## [TEXT SEGMENT]
▼

With a severe homelessness crisis, skyrocketing rents, a generation locked out of home ownership and a construction industry producing everything except affordable homes, the debate on the housing crisis is set to continue ‑ with no resolution in sight. Inevitably, high-rise buildings are put forward by some as a means to cut the Gordian knot of Dublin’s planning and housing problems; if only, it is suggested, the city could implement this simple solution and build lots of skyscrapers then everyone could live close to the city and commuting, sprawl and unaffordability would be a thing of the past.
In practice though, the business of delivering attractive, affordable housing in the right place is complex, and high-rise buildings form only a very small part of the whole picture. Notoriously, Dublin has some of the worst, low-density suburban sprawl in the developed world, extending for twenty or thirty miles, sometimes more, into the surrounding counties, with all of the associated negative social, economic and environmental effects. This is well-documented. And it is accepted that the city needs to consolidate and densify its existing inner area and suburbs so as to curtail the sprawl and so that more people are able to live closer to jobs, services and amenities.
The pattern established in the twentieth century of low-density sprawl is unsustainable on multiple levels, increasing the cost of providing infrastructure, services and amenities, consuming finite land resources,destroying wildlife habitats and condemning large numbers of people to long commutes, mainly by motor car. This reduces the time available for family and community life, reduces work productivity, and contributes to air pollution, greenhouse gases, biodiversity loss and increased traffic congestion.
But the debate is ridden with false assumptions, chief among them that it is necessary to build high-rise towers in Dublin city to achieve the type of high densities required to meet housing need, deliver affordable homes, accommodate a population increase and prevent further sprawl. Alas, evidence shows that the high-rise building is not an effective means of achieving the type of compact, vibrant, dense and sustainable city required in the twenty-first century, and that optimum urban density is in fact achieved at a height of about six storeys. Above this, there are generally no density gains as it is necessary to leave more land-space around a building for fire, maintenance and emergency services access, and for prevention of overlooking and overshadowing of other property, particularly at Ireland’s latitude, where high buildings will throw long shadows.
High buildings also cause downdrafts, wind tunnels and other microclimates which are not conducive to pleasant and successful urban streets. They have huge environmental and energy-consumption costs relative to lower buildings and are extremely expensive to construct, necessitating high-rent tenants and occupants, which in turn inflates adjacent land prices, creating more unaffordability. A large proportion of their internal space is consumed by lifts, stairs and the service space required for heating, cooling, ducting and pumping water to the top floors, all of which lower the net density yield. High-rise towers are expensive to build, maintain and operate and will not deliver affordable homes. Recent years have seen high-profile international cases of high buildings which went on fire, resulting in major loss of life. Are our fire services equipped to deal with a serious fire in a high-rise tower?
Instead, the emphasis of local and national planning guidelines over the past two decades has been for the creation of well-designed, mixed-use urban neighbourhoods which are generally no more than six storeys in height. This is shown to be the most “liveable” and cost-optimal height for construction and maintenance. Examples from Amsterdam, Vienna, Copenhagen and Barcelona show that six storeys can deliver high-quality living environments at residential densities of up to 130 homes per hectare, which is more than adequate to support good public transport, services and amenities. According to UCD academic Orla Hegarty, Dublin has enough residential-zoned land in its four local authority areas to accommodate a 300,000 population increase based on this model.

▲

## [EXERCISE REQUIREMENTS]
According to the article on Dublin housing, at roughly what building height is optimum urban density achieved? The data below bear no relation to the article on Dublin housing.

## [Short descriptive captions]
▼

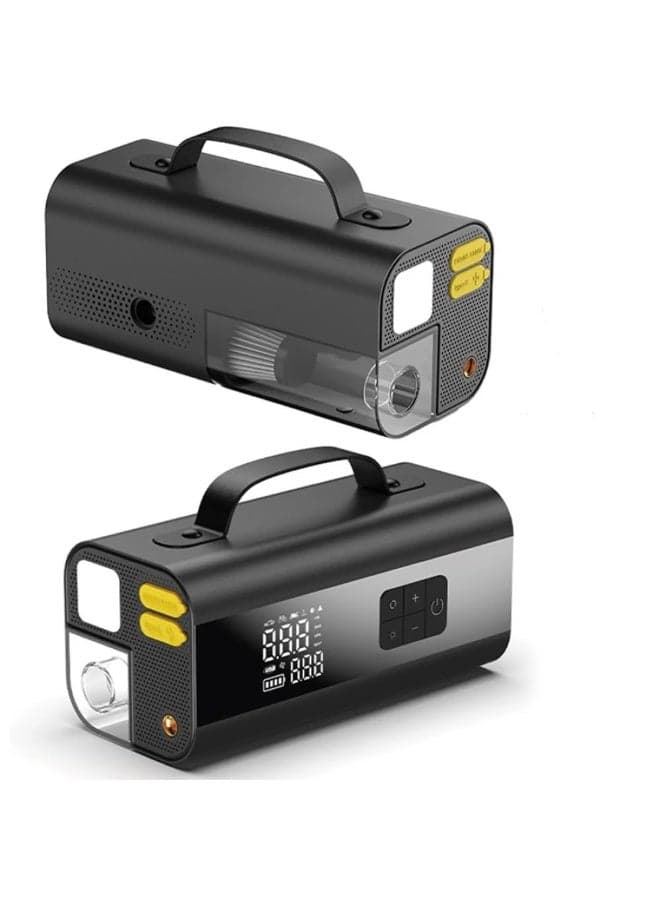 Portable 10-in-1 Inflatable Emergency Machine 150 PSI Air Compressor | 8000mAh Power Bank | LED Flashlight | Type-C Fast Charging | 1 Year Warranty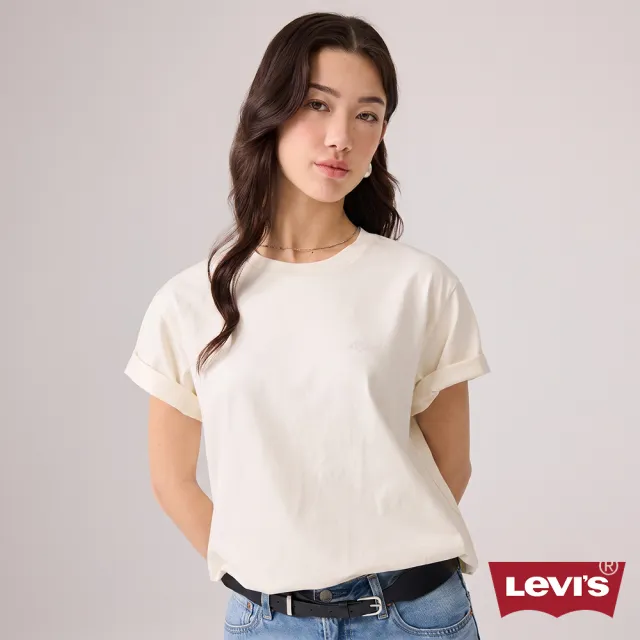 【LEVIS】印花寬鬆T恤 / 白 女生上衣 熱賣單品 008QQ-0000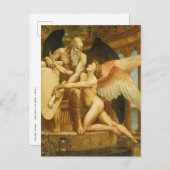 Walter Crane - Le rouleau de la carte postale du d (Devant / Derrière)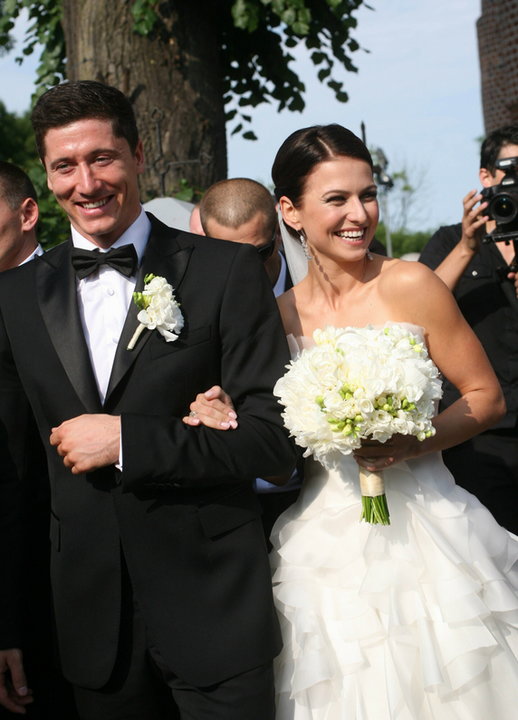 Robert Lewandowski i Anna Lewandowska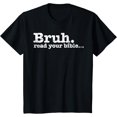 thumbnail image 1 of Funny Meme Bruh Read Your Bible Christian Religious Faith T-ShirtMen and women, Black T-shirt, size: Extra large, 1 of 4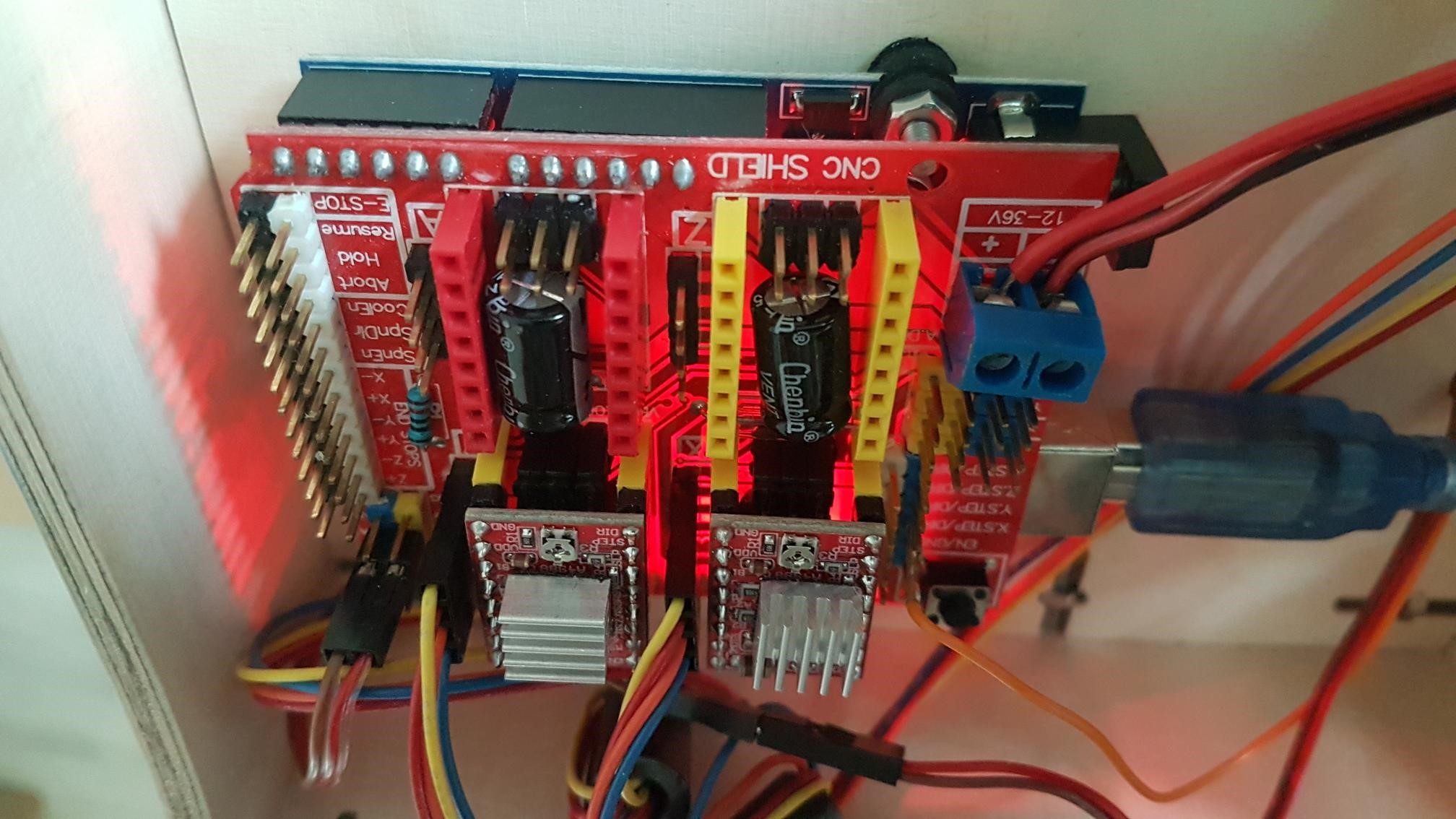 Arduino - Schrittmotor startet umgehend nach Anschluss vom Arduino und  Stoppt nicht mehr - Mikrocontroller.net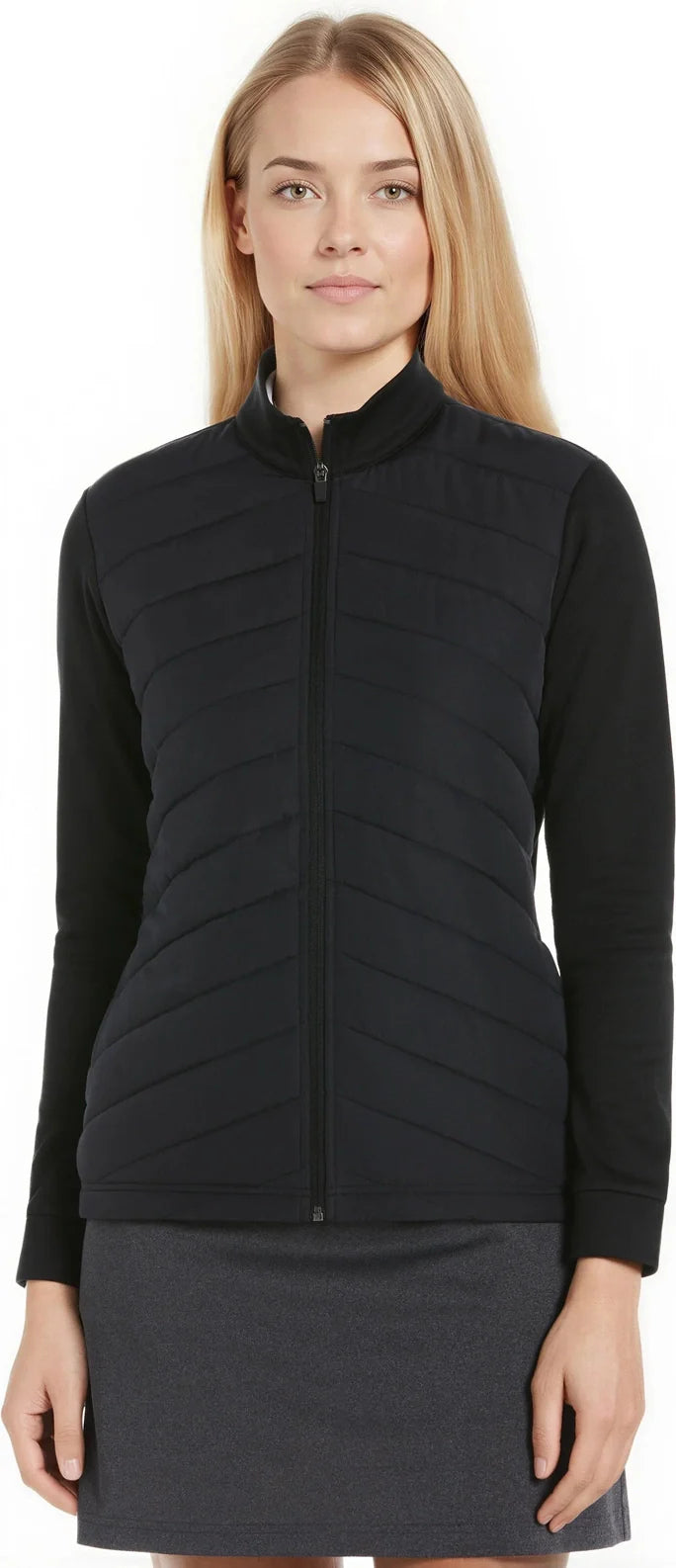 Callaway Golf Cgw790 Women’s Long Sleeve Quilted Puffer Jacket - Black - Ladies s
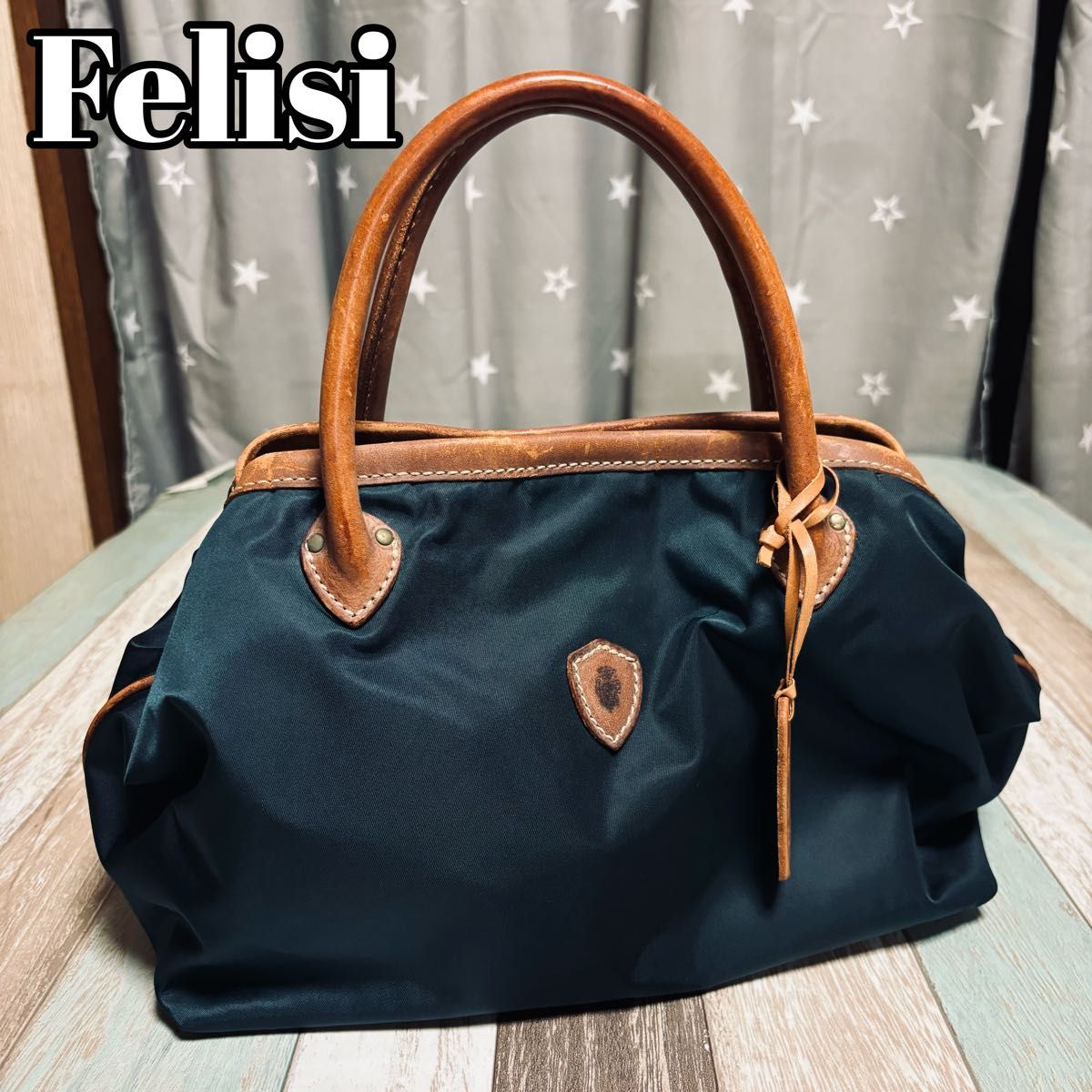 Felisi(フェリージ)ナイロン×レザー トートバッグ|Yahoo Felisi(フェリージ)ナイロン×レザー トートバッグ|Yahoo
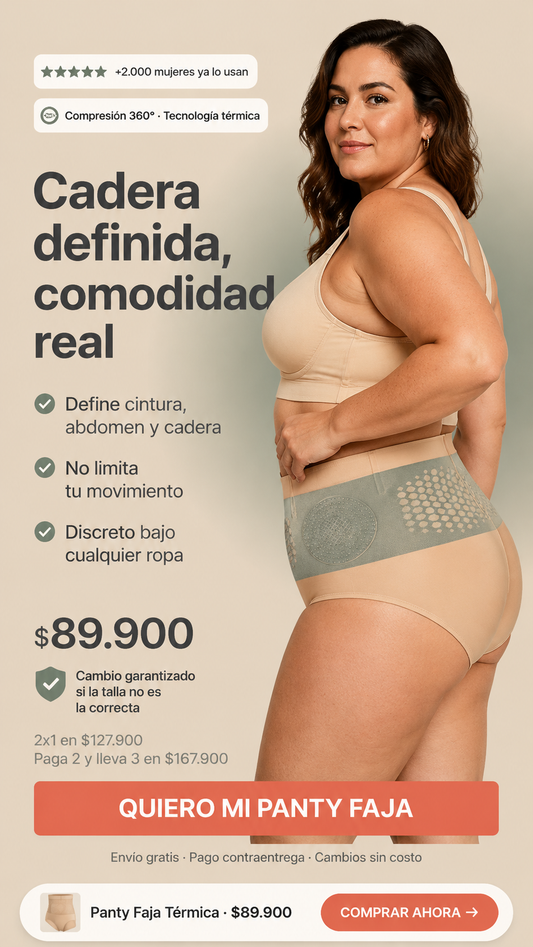 PANTY FAJA REDUCTORA Y MOLDEADORA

▲

## [TASK RESPONSE]
About six storeys.